The Real Apple of Eve

“A long way round was a bright red flame. I knew it wasn’t Louise but I couldn’t take my eyes off the colour. It soothed me the way any bear will soothe a child not at home. It wasn’t mine but it was like mine. If I made my eyes into narrow slits the red took up the whole room. The dome was lit with red. I felt like a seed in a pomegranate. Some say that the pomegranate was the real apple of Eve, fruit of the womb, I would eat my way into perdition to taste you. ‘I love her what can I do?’” (91)

Just one day into the agreed upon three day intermission between Louise and the narrator causes a potent experience for our storyteller. The narrator’s passionate love for Louise is blended with the fear of her uncertain return. This combination intensifies the obsession that he/she has for her.

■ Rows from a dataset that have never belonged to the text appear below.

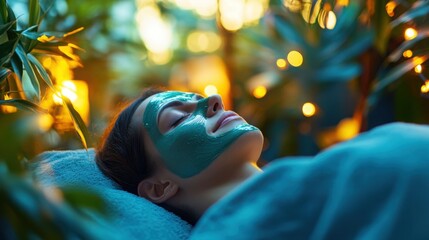 Obraz premium Woman enjoying a facial mask in a serene spa setting, embodying relaxation and luxury.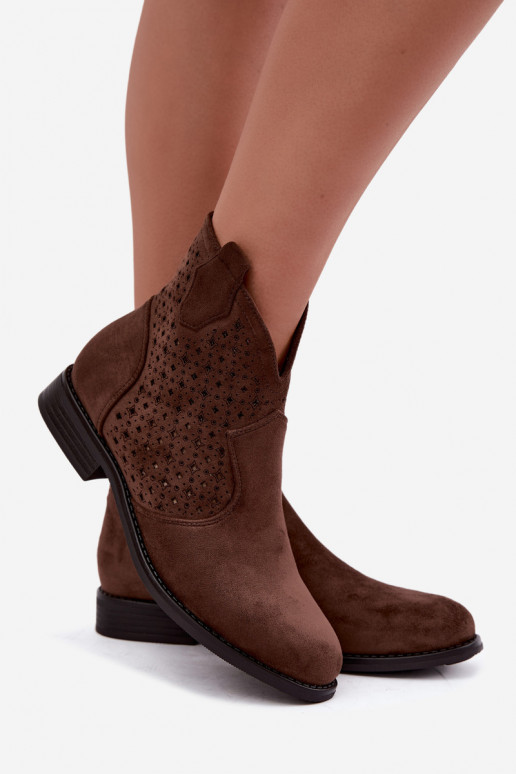 Stiefeletten mit breiten Absätzen und Ausschnittschaft S.Barski HY62-8151 braun
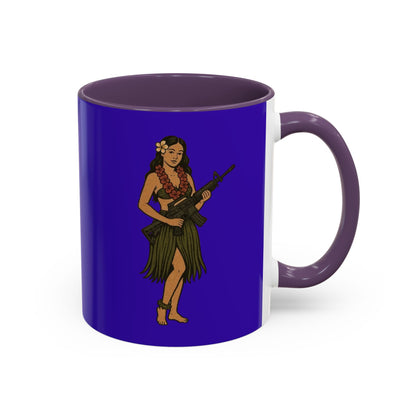 Hula Girl Packin' Heat Dark Purple Accent Mug by theGreenDragonTavern.shop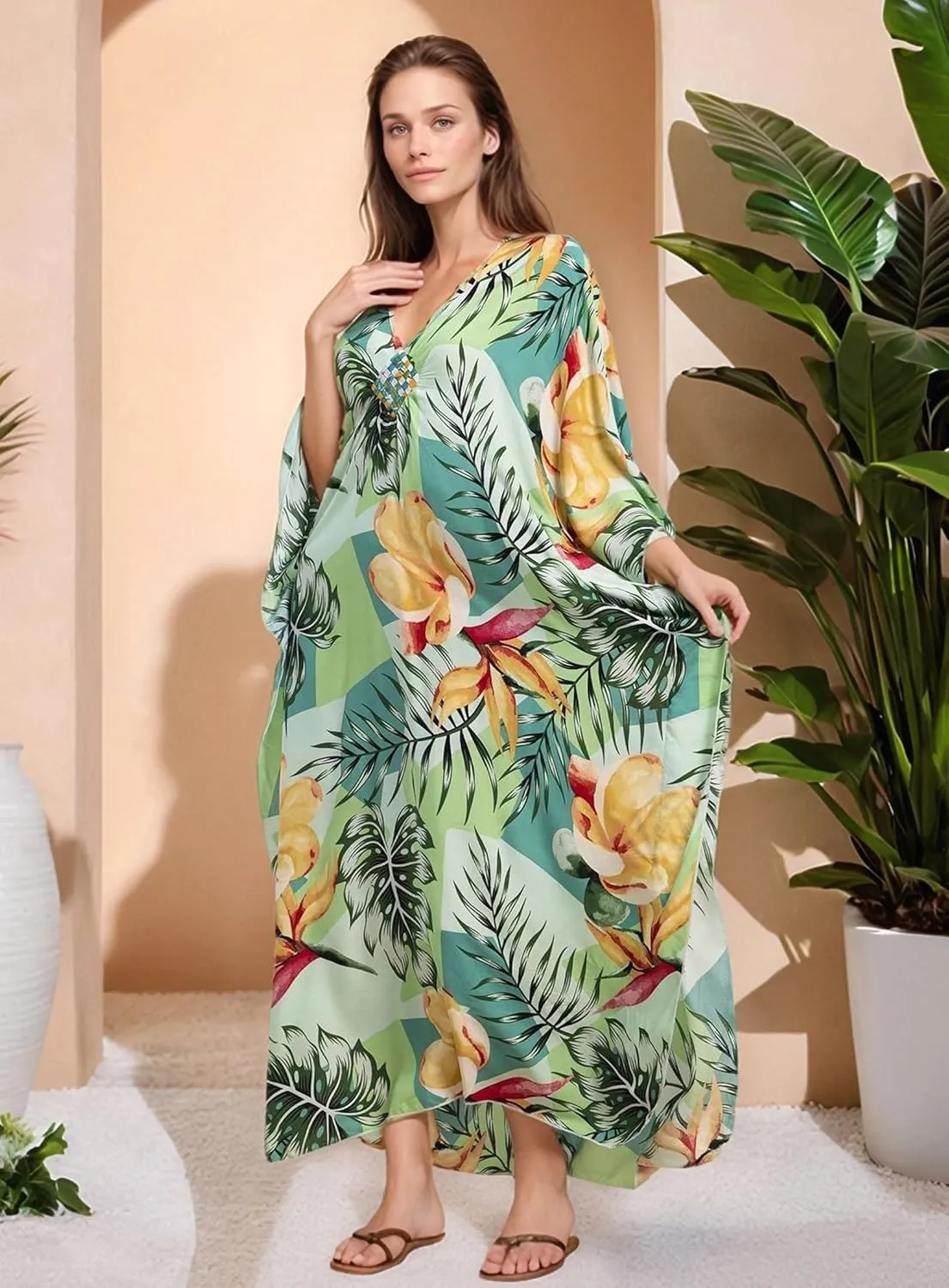 Women's Kaftan Dresses 2025 V Neck Batwing Sleeve Beach Cover Ups Plus Size Lightweight Caftans for Swimwear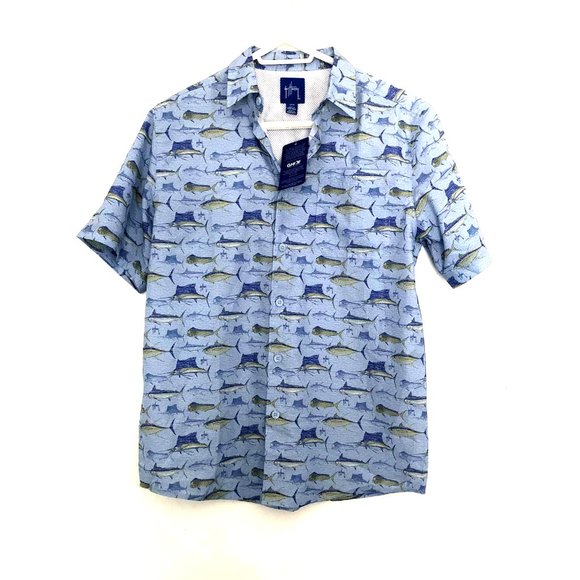 NEW Guy Harvey's Performance Fishing Blue Sport Button Down Shirt Mens Small - Picture 2 of 3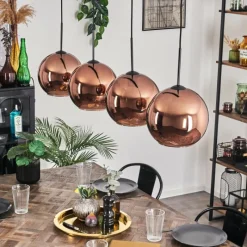 hofstein Suspension - Verre 25 cm Koyoto Cuivré, 4 lumières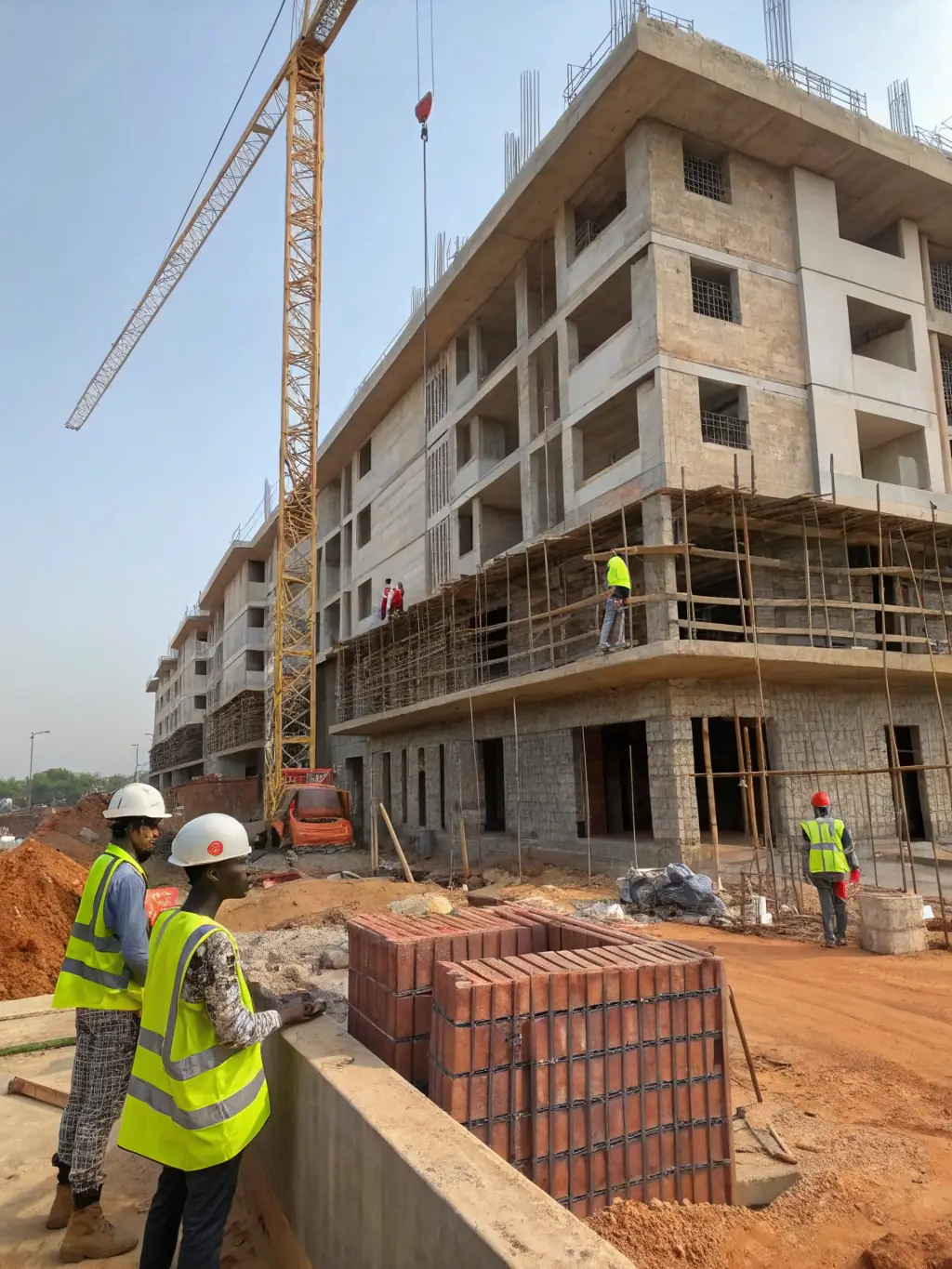 A high-rise residential building under construction in Lucknow, highlighting Surya's expertise in construction services.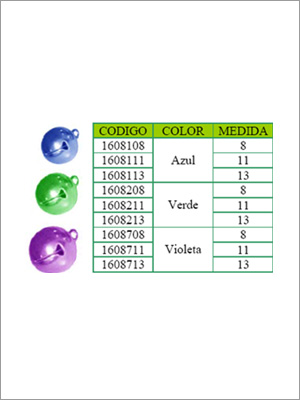 Tabla con códigos de campana, colores (azul, verde, morado) y medidas (8, 11, 13).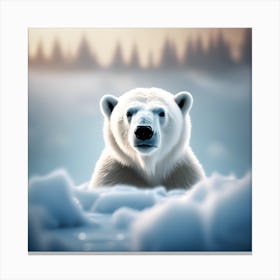 Taking a Peek, Bear Cub on the Frozen Snow Canvas Print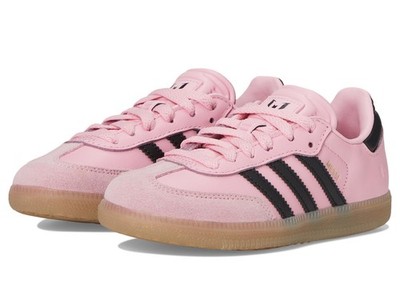 Adidas Samba Messi Kids' Junior Leather Low-Top Sneaker - Light Pink/Black/Gum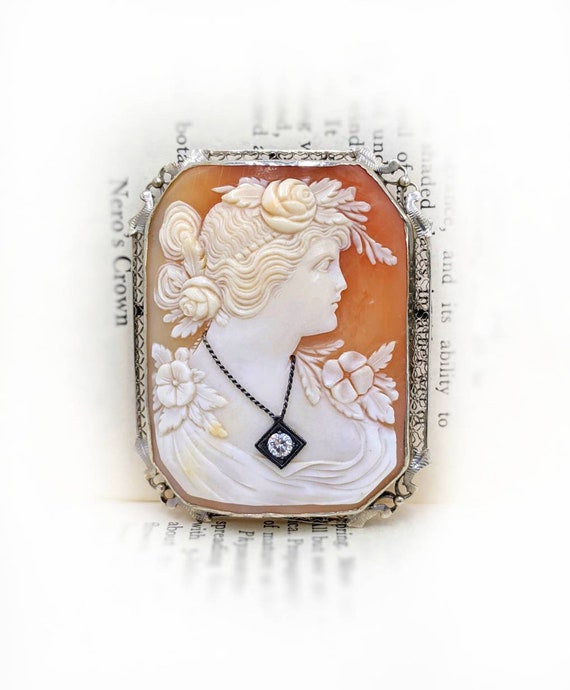 Antique Art Deco Cameo Pin Brooch Sapphires and 1… - image 2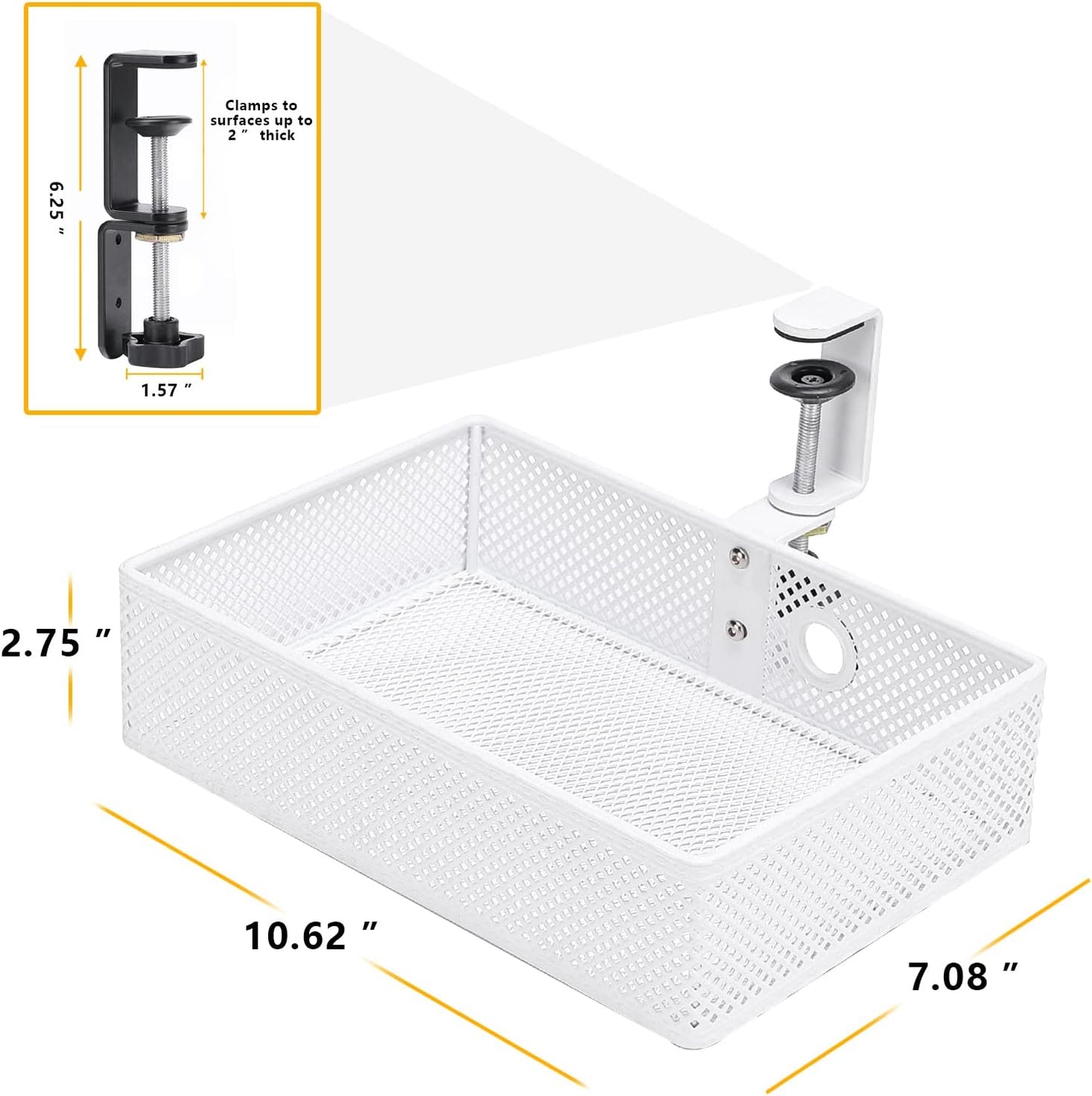 Mesh Desk Organizer and Clamp-on Swivel Pencil Drawer, Desk Hidden Desk Organizer Extra Sturdy C-Clamp Mount System and Easy to Instal, Home Office Art Supply Storage Box (White)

The “bright red flame” (91) that captures their attention could be any number of things. Whatever it is does not matter, but the color mirrors Louise’s hair. Even though it clearly isn’t Louise, the color is all it takes to pull the narrator into a blissful trance. The sight of this redness deeply comforts them. They compare this feeling of relaxation to the adoption and care of a lost child by wild animals. What sounds like a beautiful thing is actually quite the opposite. This rare phenomenon produces feral children that act in a manner that most would recognize as petrifying. Although, if one looks past the normal behaviors of modern society, and the disturbing thought of a wild child growling on all fours, then the idea of a human becoming one with nature surely is a soothing thing.

When the narrator claims that the flame “wasn’t mine but it was like mine” (91), they’re indicating Louise as part of them. They have absorbed Louise to the point where the color red electrifies their senses. To enhance the high, the narrator partially closes their eyes to fully absorb the view. By squinting the eyes, or making them into “narrow slits” (91), vision is given an arclike effect similar to a dome. This dome shaped viewing hole is enveloped in red. The sight is so captivating that it causes the narrator to feel as though he/she is a seed inside of a pomegranate. The redness of pomegranate seeds is both intense and alluring. Being one of some 600 seeds in a pomegranate would engulf the viewer in a deep sea of this rich red. A step is then taken away from the euphoria. As the narrator points out, it is not fully clear what fruit Adam and Eve bit into when they committed their ultimate sin, and it is true that “some say that the pomegranate was the real apple of Eve” (91). Their love runs so deep for Louise that they would willingly accept infinite damnation for a taste of her.

The quote at the end of the passage shows the narrator recognizing his/her obsession. He/she knows that his/her brain is blinded by love. Love has no boundaries, not even boundaries created by god. Real, unconditional love has the power to consume an individual, and the narrator knows that! What else can they do but let Louise swallow them whole?